Wednesday 13 December 2006

Invisibility

Shields up. How is your cloaking device working? Well if you're a middle-aged woman, probably pretty well.
It's not always a bad thing, this invisibility that comes with middle age, but it can be, oh yes, it can be a very bad thing indeed. The submerged part of the iceberg that keeps the whole thing afloat. I may come back to this. I probably will.

But help is at hand, we can all overdose on oestregen. Feministing's Jessica points us to an article about the dangers of eating soya. It seems as though the article is suggesting that eating too much soy is responsible for making men homosexual. Apparently the hormones in it can shrink the penis and feminise men. Now oddly, I'd never heard this theory about gay men having smaller penises, I'm sure most gay men hadn't either. And as for feminising everyone, he says this like it's a bad thing??

Perhaps Tom Cruise eats a lot of soy, I know that many of my friends feel he sets the gaydar off like a siren, I feel he isn't interesting enough to be gay, but on the plane coming back from the UK, I had an opportunity I would never have given myself, they showed 'Mission Impossible 3'.
Now back in the ...whenever it was, middle ages or something, when this was a TV show, I used to watch it faithfully. And for the times, it was good. Now the idea is old and worn and the Cruise-missile is having to throw more and more explosions and impossible building-scaling into the mix. It was like the proverbial dead horse. Flog it all you like, it ain't coming back to life.
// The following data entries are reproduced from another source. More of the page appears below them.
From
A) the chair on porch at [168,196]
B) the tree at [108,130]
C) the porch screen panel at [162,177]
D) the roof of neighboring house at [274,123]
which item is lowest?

I have been using the excuse of feeling under the weather to catch up on my back-viewing of TV progs that aired while I was away.
A woman who is certainly heading for middle age but never invisible is Mariska Hargitay, Detective Olivia Benson in SVU. Thank goodness she's back at last, not that there was anything wrong with rangy Connie Nielsen, but well, you know, there is just something special about Olivia.

I guess there are times, like I said, when it's good to be invisible.
The body count in Ipswich is up to five. Horrifying. The population are worried that the serial killer may move on to ordinary women. Yes, because he's just practising on the sub-standard ones.
Well, one of the prostitutes was a mother of three, so you'd think the 'ordinary' people would be able to empathise with that.
Still I suppose it must be said that it is mainly prostitutes whose work obliges them to get into cars with strangers.

Oh, Gott sei Dank, Old el Paso have finally invented a taco with a flat bottom, I think this may change lives, just not mine particularly. Unless I want to use some for holding more soy mince.

6 comments:

Sleepy said...

Mmmmm... Olivia... Mmmm.
I have very impure thoughts about her. Extremely impure.

Strangely, The Daily Worker had no mention of the plight of those poor working girls.

Anonymous said...

England is obviously following the lead of Robert Pickton in Vancouver - how many is it? - 60 prostitutes he is accused of killing? The police didn't care for years and years until the families started pushing for something to be done. I recommend the book, Missing Sarah, by Maggie DeVries. Her adopted native sister Sarah was one of the victims. She does more than humanize her. In lighter news -a bit of tv trivia - Mariska Hargitay, who plays Olivia, is the daughter ofwhat famous late actress?
- Karen

Schneewittchen said...

Why, an interesting question, Jayne Mansfield I believe.
I think Fred and Rose West were probably the nearest we had to the pig farm killer.

Sleepy said...

Pig Farm Killer?
We have way better names for our serial killers!
Yorkshire Ripper.
Suffolk Strangler.

Mmmmm... Olivia... Mmmmm

Schneewittchen said...

Yes, 'Doctor Death' certainly had a ring to it.

Sleepy said...

The media likes alliteration for mass murderers!